> _ACTIVITY_
Print, exactly as they appear in the listing below, the lines from the line with "Tanzania, site O13, 2015-06-17" to the line with "common name: plains zebra", with both end lines kept.

> _DATA TO EXAMINE_

= = = =

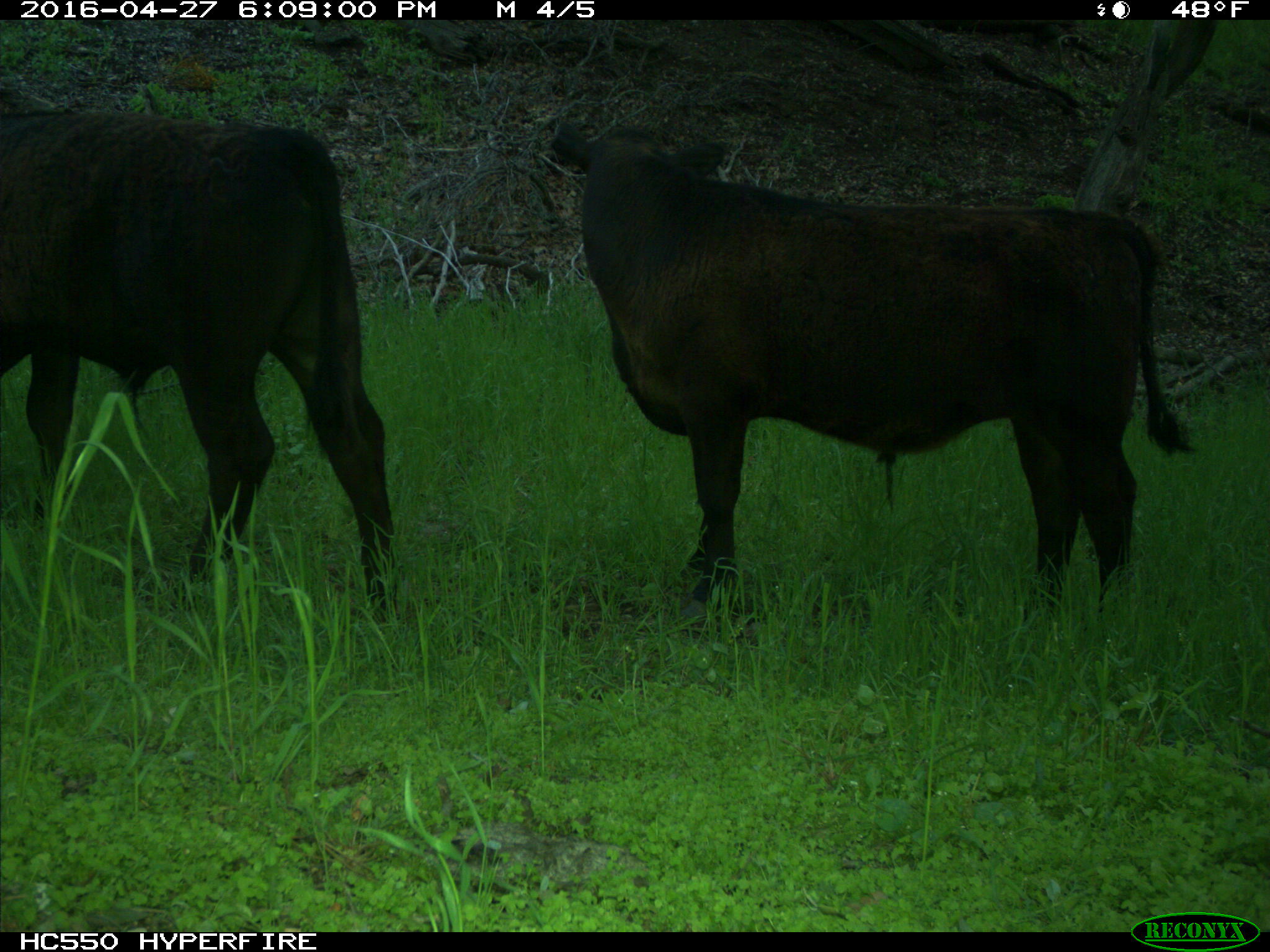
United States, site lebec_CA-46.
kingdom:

= = = =

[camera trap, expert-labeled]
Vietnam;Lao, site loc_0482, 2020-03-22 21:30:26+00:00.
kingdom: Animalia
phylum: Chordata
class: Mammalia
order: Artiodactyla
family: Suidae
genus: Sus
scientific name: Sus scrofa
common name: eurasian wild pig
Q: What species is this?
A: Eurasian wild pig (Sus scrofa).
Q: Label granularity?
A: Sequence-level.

= = = =

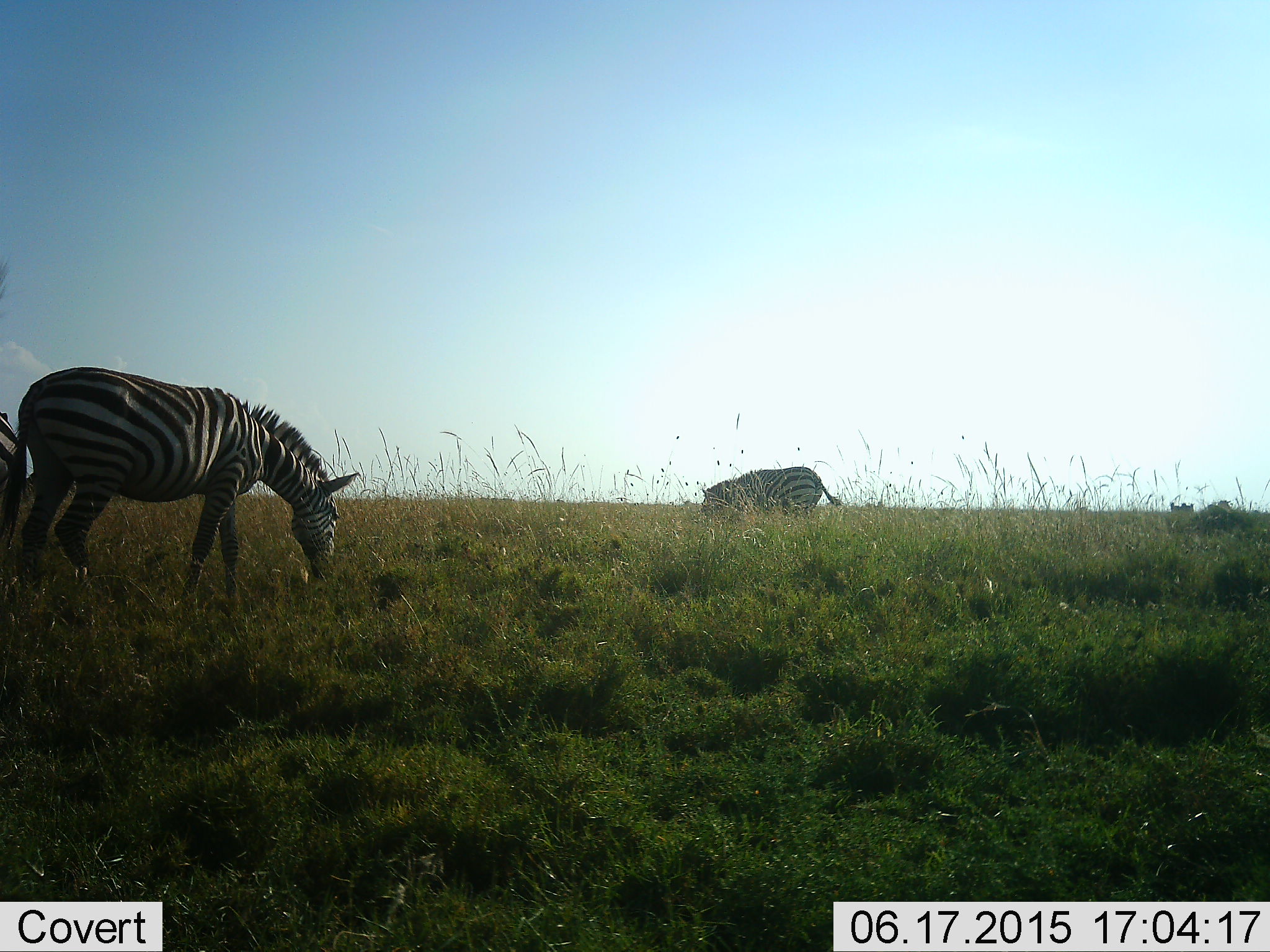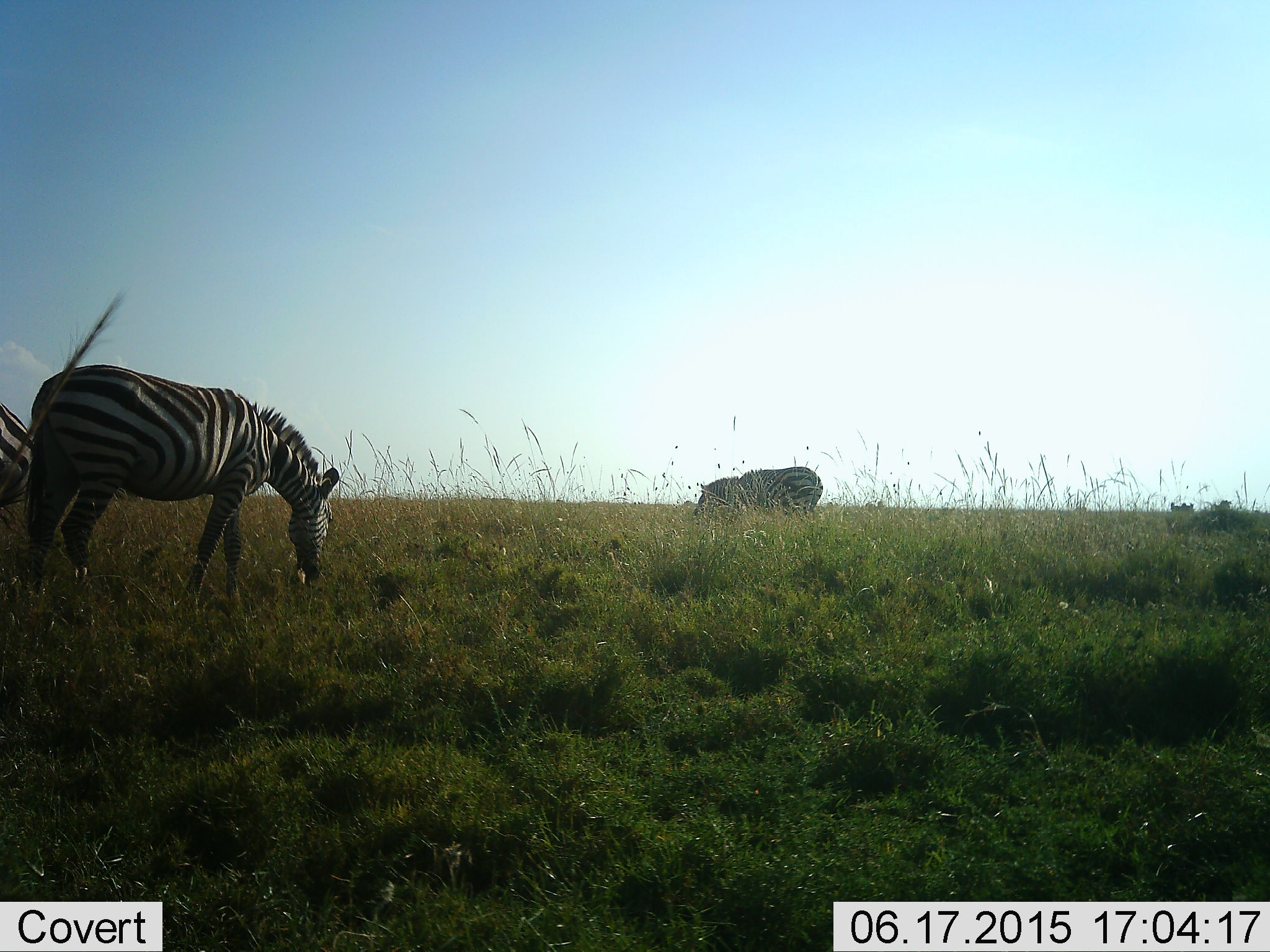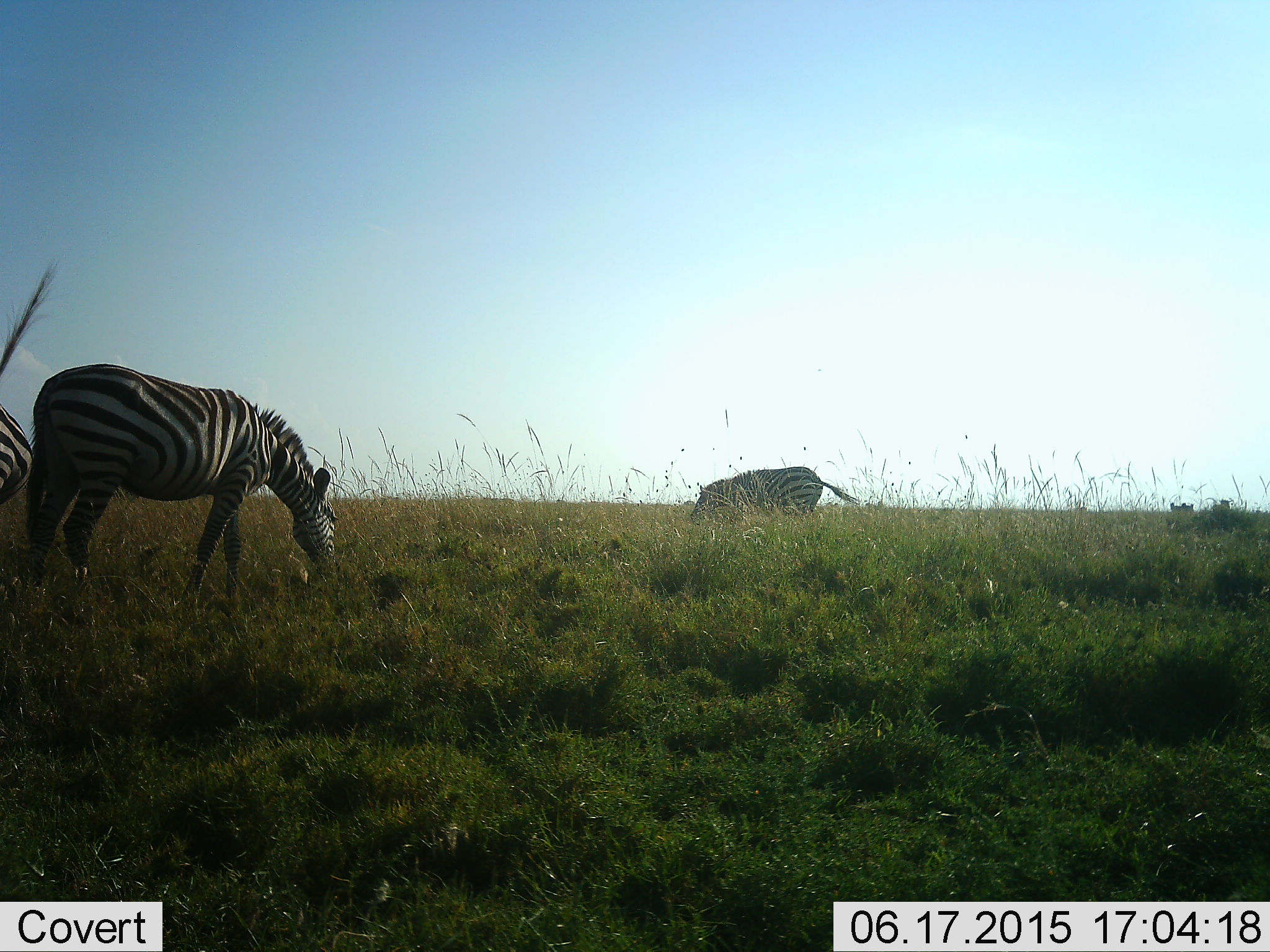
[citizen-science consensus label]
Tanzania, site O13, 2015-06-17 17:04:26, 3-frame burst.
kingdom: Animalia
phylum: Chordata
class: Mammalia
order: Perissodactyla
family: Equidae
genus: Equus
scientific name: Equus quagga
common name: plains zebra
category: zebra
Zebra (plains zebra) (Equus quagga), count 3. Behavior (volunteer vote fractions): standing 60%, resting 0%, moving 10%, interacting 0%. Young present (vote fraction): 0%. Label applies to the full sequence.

= = = =

> _ANSWER BELOW_
Tanzania, site O13, 2015-06-17 17:04:26, 3-frame burst.
kingdom: Animalia
phylum: Chordata
class: Mammalia
order: Perissodactyla
family: Equidae
genus: Equus
scientific name: Equus quagga
common name: plains zebra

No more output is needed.